The conference "Copyright, DRM Technologies, and Consumer Protection", on March 9 and 10 at UC Berkeley, was a great example of competing assumptions jockeying for mental floor space. Given the disagreements in the room, the conference understandably didn't come to any conclusions about DRM. But it did two other useful things: it gave an opportunity for every possible analysis of DRM to be heard and debated, and, perhaps more importantly, it revealed the rhetorical terms in which different parties want the public to think about DRM.
On the skeptical side, several panelists talked about DRM's negative side effects: it weakens privacy, because calculating usage restrictions may require external servers to get involved; it weakens computer security, because it is a black box that cannot be opened and tinkered with; and fundamentally it is simply not what users want (panelist Andrew Bridges, of Winston & Strawn LLP, memorably remarked "There are two ways to make money by connecting supply and demand: by making it easy, or making it hard.").
What was also fascinating was seeing how representatives from content-owning companies repeatedly used the words "balance" and "choice", often as part of a broader claim that DRM has the potential to enable a wide variety of business models. The business-model argument is worth some attention for the assumption underlying it: that enabling any particular business model is a positive good, a prima facie justification for whatever DRM mechanism might be required to enable it. In economic terms, some panelists (Thomas Rubin of Microsoft, among others) seemed comfortable talking of DRM-controlled files as being like physical products or limited-resource services, rather than copyable bit strings. Victoria Bassetti of EMI even said: "DRM preserves our products' integrity", without explaining what she meant. "Integrity" is always a loaded word in this context, because most people will assume it refers to low-quality copying or to plagiarism; yet DRM encourages the former, and can impede detection of the latter. In many ways, the biggest lesson of the conference was the power of language: words like "balance", "choice", and "integrity" were used as rhetorical bludgeons, not tools of clear thought.

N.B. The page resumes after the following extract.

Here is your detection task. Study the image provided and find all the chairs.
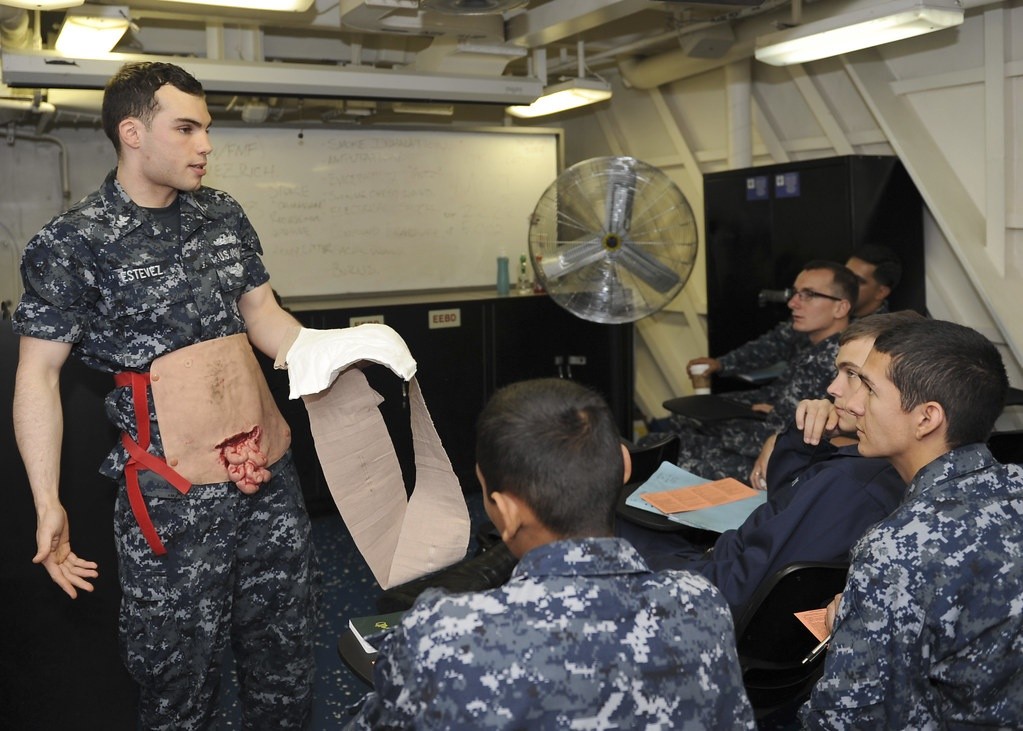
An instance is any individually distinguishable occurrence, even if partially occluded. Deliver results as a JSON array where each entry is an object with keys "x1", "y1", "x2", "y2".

I've concentrated here on the remarks of unreservedly pro-DRM panelists, but I don't want to give the impression that they set the tone of the conference. There were impressive critical presentations and questions from the aforementioned Andrew Bridges, from Gigi Sohn (of Public Knowledge), Cindy Cohn (of the EFF), Ian Kerr (University of Ottowa), Deirdre Mulligan (Berkeley Center for Law and Technology, Samuelson Clinic, and Boalt Hall School of Law), Peter Swire (Ohio State University), and others. I went to the conference partly to get a sense of all the arguments for and against DRM, and was not disappointed. If there remains any major point about DRM not raised there, I'd be very surprised; kudos to the organizers.